— Requirement —
Return every line below in which "MSEK" appears.

— Records for this exercise —
Segment Open

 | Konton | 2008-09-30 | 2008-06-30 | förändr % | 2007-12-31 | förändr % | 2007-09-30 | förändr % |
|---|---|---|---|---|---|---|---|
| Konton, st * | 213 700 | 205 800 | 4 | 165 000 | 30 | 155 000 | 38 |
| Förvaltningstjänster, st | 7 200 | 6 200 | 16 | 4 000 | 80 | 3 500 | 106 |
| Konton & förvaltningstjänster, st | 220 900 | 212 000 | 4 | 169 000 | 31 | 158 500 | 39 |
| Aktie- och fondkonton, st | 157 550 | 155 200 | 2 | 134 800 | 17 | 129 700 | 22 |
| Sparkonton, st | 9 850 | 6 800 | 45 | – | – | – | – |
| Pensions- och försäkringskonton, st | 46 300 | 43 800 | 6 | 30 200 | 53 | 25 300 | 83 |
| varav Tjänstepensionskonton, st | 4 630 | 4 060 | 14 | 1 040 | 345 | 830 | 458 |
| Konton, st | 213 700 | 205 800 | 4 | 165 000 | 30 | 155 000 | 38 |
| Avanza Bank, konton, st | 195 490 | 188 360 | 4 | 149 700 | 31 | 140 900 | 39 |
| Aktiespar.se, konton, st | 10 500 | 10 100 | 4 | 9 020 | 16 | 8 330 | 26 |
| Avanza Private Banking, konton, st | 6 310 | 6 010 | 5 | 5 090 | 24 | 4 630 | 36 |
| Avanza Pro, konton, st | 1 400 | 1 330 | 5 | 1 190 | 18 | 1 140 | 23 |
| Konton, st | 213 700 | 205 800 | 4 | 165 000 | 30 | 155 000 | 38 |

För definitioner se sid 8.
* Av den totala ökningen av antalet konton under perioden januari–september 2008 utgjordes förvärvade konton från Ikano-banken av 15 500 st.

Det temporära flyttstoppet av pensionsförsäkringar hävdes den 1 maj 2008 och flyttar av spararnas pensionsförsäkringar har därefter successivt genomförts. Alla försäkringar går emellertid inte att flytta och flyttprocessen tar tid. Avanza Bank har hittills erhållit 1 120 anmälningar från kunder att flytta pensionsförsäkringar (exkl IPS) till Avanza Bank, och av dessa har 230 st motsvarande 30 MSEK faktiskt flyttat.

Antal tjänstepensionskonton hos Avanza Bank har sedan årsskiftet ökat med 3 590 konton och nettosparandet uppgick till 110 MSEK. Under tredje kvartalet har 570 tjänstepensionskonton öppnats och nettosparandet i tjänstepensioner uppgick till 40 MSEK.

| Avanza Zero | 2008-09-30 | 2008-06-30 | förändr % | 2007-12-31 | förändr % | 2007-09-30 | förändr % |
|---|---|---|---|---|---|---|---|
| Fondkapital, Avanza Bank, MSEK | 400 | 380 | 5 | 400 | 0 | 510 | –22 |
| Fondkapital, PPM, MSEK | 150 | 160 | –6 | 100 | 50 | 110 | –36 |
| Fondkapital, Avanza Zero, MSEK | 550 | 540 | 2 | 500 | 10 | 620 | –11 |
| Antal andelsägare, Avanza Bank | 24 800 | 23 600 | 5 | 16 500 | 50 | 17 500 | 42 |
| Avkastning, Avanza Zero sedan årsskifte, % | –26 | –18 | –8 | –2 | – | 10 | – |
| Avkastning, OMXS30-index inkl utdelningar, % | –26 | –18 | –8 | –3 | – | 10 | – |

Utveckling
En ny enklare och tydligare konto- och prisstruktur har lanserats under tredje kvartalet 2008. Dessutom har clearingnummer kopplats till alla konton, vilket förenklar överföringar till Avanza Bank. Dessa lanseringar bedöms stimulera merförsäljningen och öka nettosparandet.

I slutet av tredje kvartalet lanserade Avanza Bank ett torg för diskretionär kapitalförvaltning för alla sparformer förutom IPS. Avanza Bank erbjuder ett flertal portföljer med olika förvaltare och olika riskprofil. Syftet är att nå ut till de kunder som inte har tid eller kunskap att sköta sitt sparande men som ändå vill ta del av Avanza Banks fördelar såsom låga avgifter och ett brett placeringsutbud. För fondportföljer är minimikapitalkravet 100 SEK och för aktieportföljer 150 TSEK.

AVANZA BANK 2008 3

Segment Closed

— Answer to this task —
Det temporära flyttstoppet av pensionsförsäkringar hävdes den 1 maj 2008 och flyttar av spararnas pensionsförsäkringar har därefter successivt genomförts. Alla försäkringar går emellertid inte att flytta och flyttprocessen tar tid. Avanza Bank har hittills erhållit 1 120 anmälningar från kunder att flytta pensionsförsäkringar (exkl IPS) till Avanza Bank, och av dessa har 230 st motsvarande 30 MSEK faktiskt flyttat.
Antal tjänstepensionskonton hos Avanza Bank har sedan årsskiftet ökat med 3 590 konton och nettosparandet uppgick till 110 MSEK. Under tredje kvartalet har 570 tjänstepensionskonton öppnats och nettosparandet i tjänstepensioner uppgick till 40 MSEK.
| Fondkapital, Avanza Bank, MSEK | 400 | 380 | 5 | 400 | 0 | 510 | –22 |
| Fondkapital, PPM, MSEK | 150 | 160 | –6 | 100 | 50 | 110 | –36 |
| Fondkapital, Avanza Zero, MSEK | 550 | 540 | 2 | 500 | 10 | 620 | –11 |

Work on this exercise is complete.